Suppose you have been sub-contracted by a video game company, say Nintendo, to come up with an low power, low-memory, implementation of a popular video game, say, an installment of the infamous Pokémon series. The envisaged device is very slow (it has a 2MHz processor) but has a 220×176 pixels color screen capable of displaying 32768 different colors. It also has a hardware sprite mode, but sprites are limited to 4 distinct colors. You have to encode the complete database of Pokémons, which are several hundreds, in as little space as possible. Each image vary somewhat in size, but can only have 4 distinct colors from the possible palette of 32768 colors.

A typical Pokémon would look like:

A typical Pokémon image, shown enlarged and in original size.

A typical Pokémon image, shown enlarged and in original size.

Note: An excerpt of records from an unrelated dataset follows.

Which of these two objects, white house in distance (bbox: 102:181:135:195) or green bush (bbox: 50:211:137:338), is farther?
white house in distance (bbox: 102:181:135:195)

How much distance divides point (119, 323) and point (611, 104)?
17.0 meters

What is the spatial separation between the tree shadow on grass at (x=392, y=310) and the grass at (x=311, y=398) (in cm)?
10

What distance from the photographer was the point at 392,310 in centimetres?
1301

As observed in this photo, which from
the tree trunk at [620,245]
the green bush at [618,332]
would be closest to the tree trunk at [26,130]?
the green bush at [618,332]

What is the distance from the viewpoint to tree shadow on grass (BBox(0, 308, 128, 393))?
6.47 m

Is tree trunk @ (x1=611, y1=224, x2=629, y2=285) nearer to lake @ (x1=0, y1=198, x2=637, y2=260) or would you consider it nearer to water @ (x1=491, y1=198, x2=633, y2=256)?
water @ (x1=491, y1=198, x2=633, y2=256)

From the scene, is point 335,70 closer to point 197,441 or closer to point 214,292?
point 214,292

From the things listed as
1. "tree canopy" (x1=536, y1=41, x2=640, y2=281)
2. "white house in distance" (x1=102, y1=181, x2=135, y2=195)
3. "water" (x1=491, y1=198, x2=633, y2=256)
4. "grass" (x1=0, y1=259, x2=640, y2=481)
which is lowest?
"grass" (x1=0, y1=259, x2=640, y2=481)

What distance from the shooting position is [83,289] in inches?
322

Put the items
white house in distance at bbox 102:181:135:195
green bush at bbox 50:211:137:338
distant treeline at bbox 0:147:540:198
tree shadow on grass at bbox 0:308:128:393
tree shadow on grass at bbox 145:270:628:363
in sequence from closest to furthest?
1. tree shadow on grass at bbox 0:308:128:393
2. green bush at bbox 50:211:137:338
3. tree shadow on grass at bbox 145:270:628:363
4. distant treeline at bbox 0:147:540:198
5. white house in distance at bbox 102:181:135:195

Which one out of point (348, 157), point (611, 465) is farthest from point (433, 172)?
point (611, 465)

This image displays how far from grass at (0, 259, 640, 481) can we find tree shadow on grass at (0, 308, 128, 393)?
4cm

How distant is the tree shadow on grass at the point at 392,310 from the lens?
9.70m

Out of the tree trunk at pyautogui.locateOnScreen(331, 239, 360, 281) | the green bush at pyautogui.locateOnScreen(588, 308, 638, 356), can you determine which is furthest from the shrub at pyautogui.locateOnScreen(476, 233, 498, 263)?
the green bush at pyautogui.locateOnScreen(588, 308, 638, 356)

Since the artists put a lot of efforts into drawing the critters in 4 colors, and because of the hardware requirements, you cannot use a compression algorithm that modifies or creates more colors than the original image had, therefore excluding JPEG. Moreover, the JPEG codec would be too complex to port to the platform considered. You must therefore use a simple lossless codec.

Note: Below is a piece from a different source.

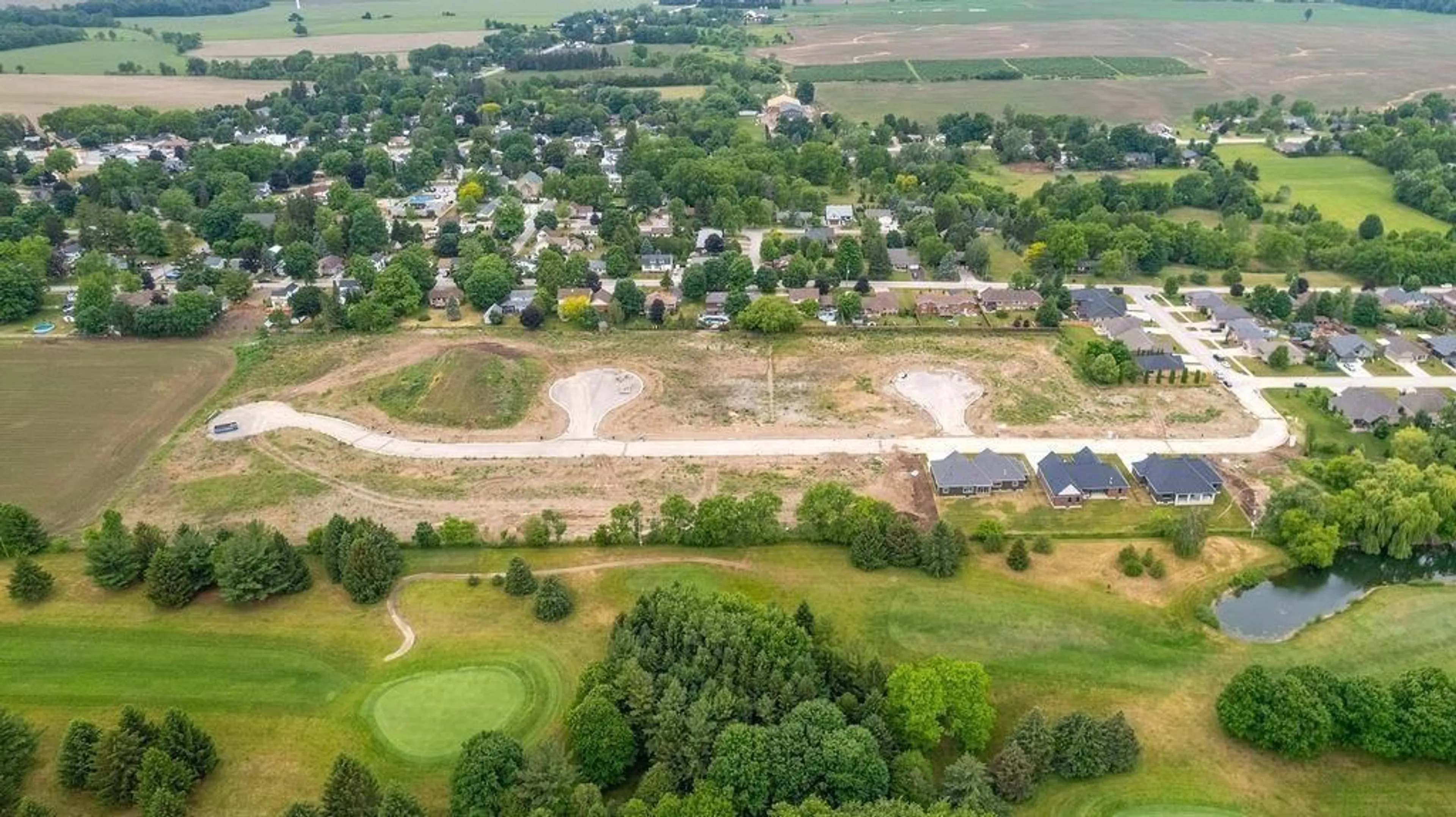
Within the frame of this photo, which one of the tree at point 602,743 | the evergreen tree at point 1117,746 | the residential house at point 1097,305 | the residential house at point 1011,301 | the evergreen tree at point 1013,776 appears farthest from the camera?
the residential house at point 1011,301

We will be comparing 5 codecs for the Pokémon image database. We will be looking at a “block” codec, which will serve as a comparison for a non-RLE codec. We will be looking at 5 variations on the theme of run length encoding, or RLE, namely, the All Counts, the Bit Select, and Auto-Trigger RLE. The last variant will help Auto-Trigger RLE by using predictors, transforming the input image into one that is easier to compress using RLE.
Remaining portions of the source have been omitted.